Yeah pretty much Barbara


----------



## Maverick2272 (May 4, 2008)

buckytom said:


> i finally saw andrew zimmern spit something out in disgust!
> 
> he was in china and had stinky tofu with 1000 year old eggs. he made a face and spit it out into a napkin. i've never seen that before! he eats, and incredibly, enjoys everything.
> 
> ...



There was also an episode where he tried a very strange fruit that he said upfront he could never eat in the past. He wasn't able to eat it that time either, LOL.
I can't remember the fruit, but it was whiteish and they said it had a bad smell and weird texture to it.


----------



## GB (May 4, 2008)

I am guessing that was durian Mav.


----------



## Maverick2272 (May 4, 2008)

Bingo! That was it, thanks!


----------



## GB (May 4, 2008)

My pleasure.


----------



## kitchenelf (May 4, 2008)

That sand sack I bit into when served soft-shell crab one time was pretty darn nasty!!!  BUT, a "real" food I do not like................mmmmmmmmmmmm........... thinking................  all I can think of is uni - love the taste but can't get past the texture


----------



## Katie H (May 4, 2008)

?????  What is "uni?"  Never heard  of  it.


----------



## kitchenelf (May 4, 2008)

Sea urchin - it's yellow and has the texture of..........um.............well.........let's say you have a cold...


----------



## Maverick2272 (May 4, 2008)

Ewwwwwwwwwwwwwwwwwwwwwwwwwwwwwwwww!!!!!!!!!!


----------



## kitchenelf (May 4, 2008)

Maverick2272 said:


> Ewwwwwwwwwwwwwwwwwwwwwwwwwwwwwwwww!!!!!!!!!!

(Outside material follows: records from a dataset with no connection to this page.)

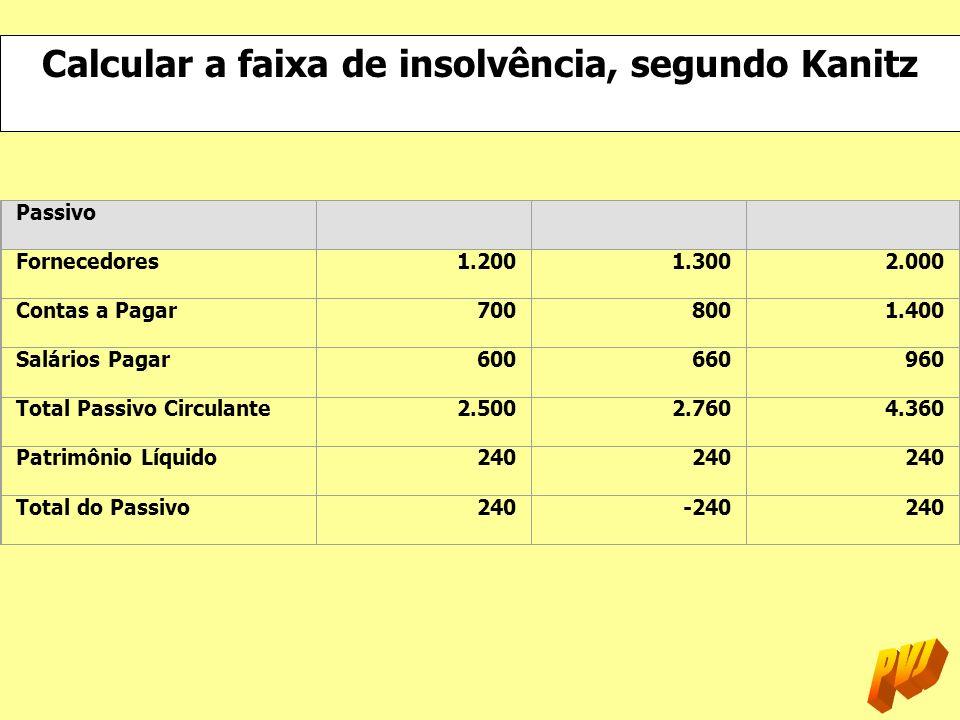 Calcular a faixa de insolvência, segundo Kanitz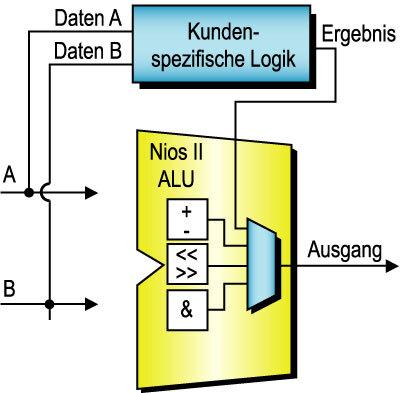 Bild 2. Der Nios-II-Kern arbeitet mit 32 bit breiten Datenpfaden und gibt dem Entwickler Raum zur Definition von eigenen Befehlen.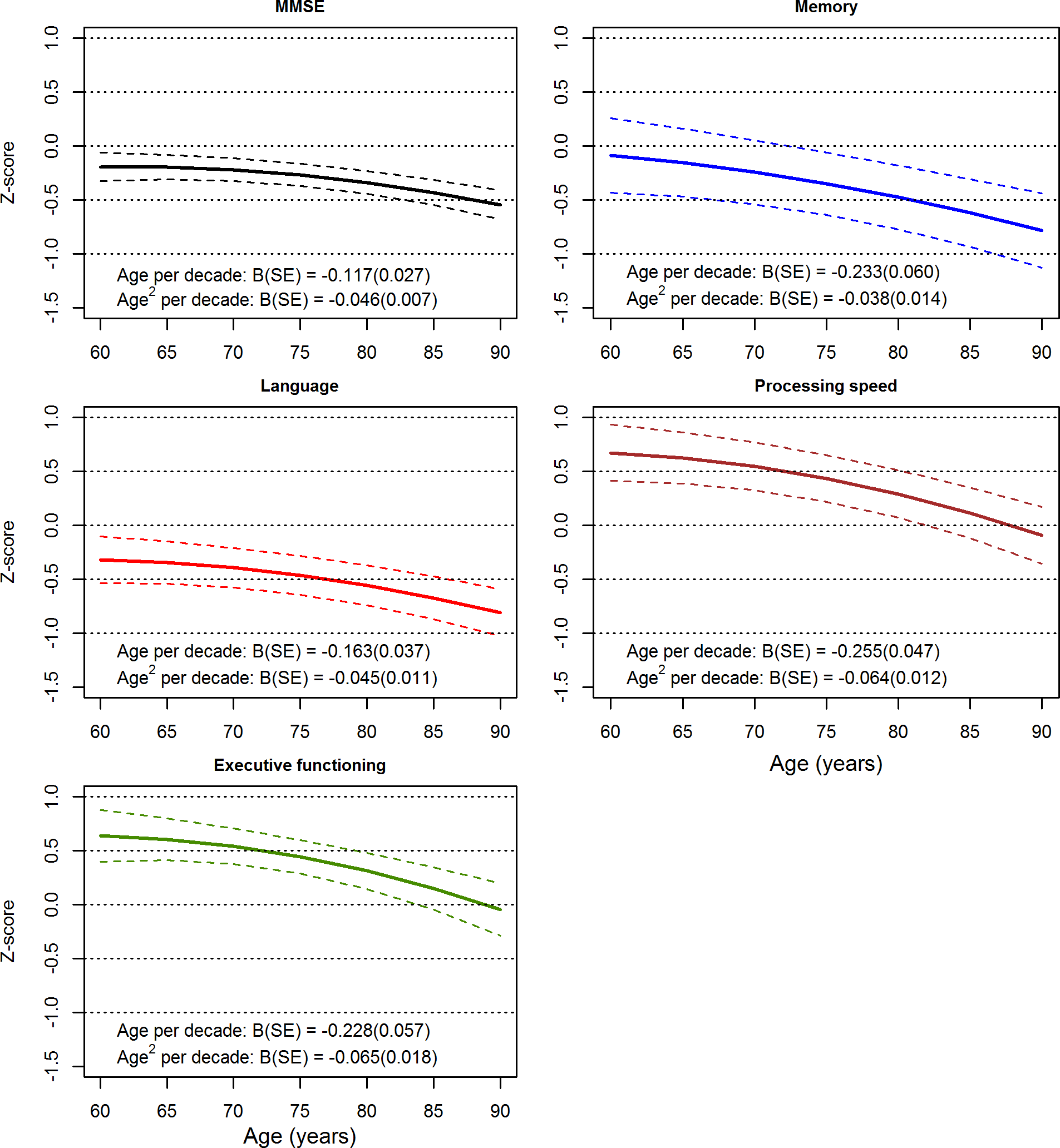 Longitudinal variation with age for the Mini-Mental State Examination (MMSE) and cognitive domains.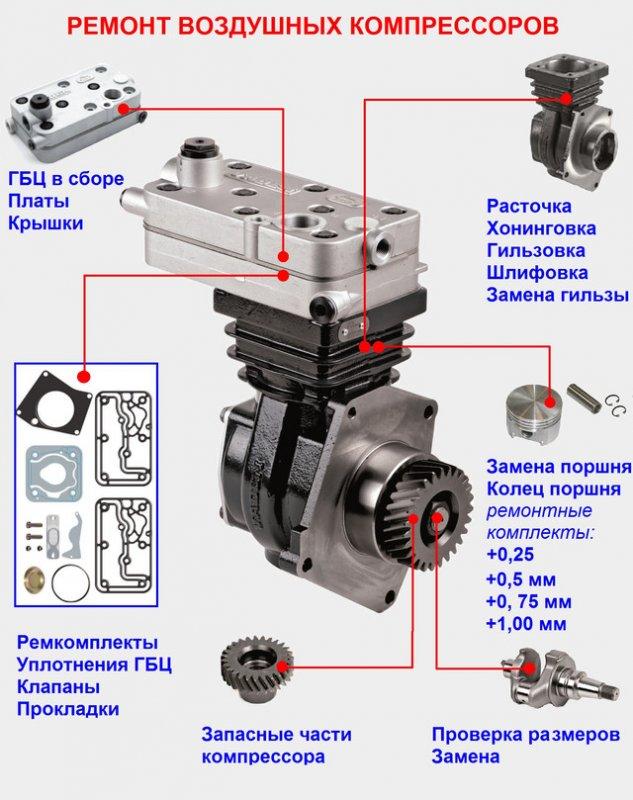 Ремонт компрессоров грузовых автомобилей DAF, Mercedes-Benz, Ford Cargo, MAN, Volvo, Scania, Renault, Iveco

A truer statement has never been made!   And my friend (hi jkath) taught me the great saying of all - ICK!


----------



## middie (May 4, 2008)

Texture of phlem. MMM buddy


----------



## Saphellae (May 4, 2008)

Urchin has the consistency of nose nachos?

Nasty. 

Oh, and ew about the century egg.  Looks like a decomposed eyeball.


----------



## Maverick2272 (May 4, 2008)

Good lord, move those to the diet thread, it will help us all loose weight!


----------



## ChefJune (May 4, 2008)

Maverick2272 said:


> There was also an episode where he tried a very strange fruit that he said upfront he could never eat in the past. He wasn't able to eat it that time either, LOL.
> I can't remember the fruit, but it was whiteish and they said it had a bad smell and weird texture to it.



That would be Durian....


----------



## expatgirl (May 5, 2008)

all time vomit food????? it would have to be liver..........hands down.......I think that I would have closed my eyes and tried the sea urchin that's how much my siblings and I loathed liver..........I feel kinda of bad 'cause I dumped what I had left onto my sister's plate and she was forced to gag it down....to this day I have never forced a child to eat something that they hate......I may not allow them to eat candy or a piece of cake instead but that's about as far as the food cop goes.


----------